Banderas y pendones a media asta.
Que no se levante un mástil. Nacho Vidal ha sido detenido por su –presunta-
implicación en una de tantas tramas de blanqueo de capitales.
Presunciones de
inocencia aparte, pocos niegan a estas alturas que Nacho Vidal tiene su aquel.
Deberíamos envidiarle por méritos y capacidades de todos conocidos, y sin
embargo le admiramos. Por más que se empeñen las damas apostólicas, que un tipo
corriente e incluso aparentemente agreste y montaraz haya conseguido ganarse la
vida con eso que nos gusta a todos, no es moco de pavo. En un país de
reprimidos profundos, que rebosa hipocresía por los cuatro puntos cardinales,
hacer de la entrega un estilo de vida y, de paso, forrarse hasta el calcañar,
no es pan nuestro de cada día.

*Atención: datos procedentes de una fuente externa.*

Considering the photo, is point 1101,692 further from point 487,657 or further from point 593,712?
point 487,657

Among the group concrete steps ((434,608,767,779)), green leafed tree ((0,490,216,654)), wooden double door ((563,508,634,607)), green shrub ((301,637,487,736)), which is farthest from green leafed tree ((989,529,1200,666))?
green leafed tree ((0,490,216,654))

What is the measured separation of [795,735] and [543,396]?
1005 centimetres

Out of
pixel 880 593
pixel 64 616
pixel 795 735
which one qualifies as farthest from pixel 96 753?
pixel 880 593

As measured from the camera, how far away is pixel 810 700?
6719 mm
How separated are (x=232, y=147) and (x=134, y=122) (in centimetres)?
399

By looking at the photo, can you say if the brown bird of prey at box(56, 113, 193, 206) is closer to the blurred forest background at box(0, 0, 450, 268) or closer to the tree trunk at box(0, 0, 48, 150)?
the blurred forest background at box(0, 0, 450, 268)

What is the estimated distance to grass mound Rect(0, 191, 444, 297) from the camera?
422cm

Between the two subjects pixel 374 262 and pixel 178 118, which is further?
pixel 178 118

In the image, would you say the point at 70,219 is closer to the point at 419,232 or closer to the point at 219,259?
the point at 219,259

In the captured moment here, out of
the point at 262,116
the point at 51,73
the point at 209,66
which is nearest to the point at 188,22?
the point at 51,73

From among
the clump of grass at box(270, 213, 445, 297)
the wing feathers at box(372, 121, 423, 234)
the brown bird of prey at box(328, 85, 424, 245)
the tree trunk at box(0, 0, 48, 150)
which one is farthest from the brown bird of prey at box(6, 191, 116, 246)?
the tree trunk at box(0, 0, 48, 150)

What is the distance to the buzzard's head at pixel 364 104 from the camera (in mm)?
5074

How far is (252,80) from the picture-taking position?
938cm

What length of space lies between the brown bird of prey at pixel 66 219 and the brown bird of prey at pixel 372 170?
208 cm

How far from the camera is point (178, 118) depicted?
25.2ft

A esos méritos habría que añadir el dominio de
varios idiomas: naturalmente el inglés –¡oh my God!- el francés y hasta el
griego. A ver cuántos presidentes del gobierno pueden presumir de entenderse
con sus homónimos sin necesidad de intermediarios. A excepción de Aznar, que
hablaba el catalán en la intimidad, la ignorancia de la lengua del imperio es
lugar común entre nuestros mandatarios.
Otra cosa diferente es que
–presuntamente- Nacho haya caído en el vulgar pecado de la codicia y
-presuntamente (repito)- se haya dedicado a emitir facturas falsas con la
intención de eludir impuestos. Un pecado imperdonable, proclamo, aunque a estas
alturas de la historia hace ya tiempo que la codicia dejó de ser un vicio para convertirse en una de las virtudes de referencia. La –presunta- codicia de
Nacho no es más que una gota en este océano de avaros, usureros y aves de
rapiña, que componen la élite de eso que llamamos el mercado. Eso, por descontado, no exime
a nadie, y mucho menos a los nuevos ricos, de cumplir con sus deberes de
contribuyente, por más que lo de pagar impuestos esté mal visto en España.
Cierto es que Nacho se ha ganado lo que tiene con el sudor de su frente y de
paso ha hecho sudar a más de cuatro. Y sin embargo no deja de parecerme una
vulgaridad el hecho de dejarse caer en los brazos del Mephisto de turno, por
una razón tan ordinaria como el proceloso deseo de acumular más de lo que se
necesita.
No confundamos; el pecado de Onán
nunca fue el placer solitario, sino más bien la avaricia. No tienen más que abrir
la Biblia –si se tercia- y revisar el mito.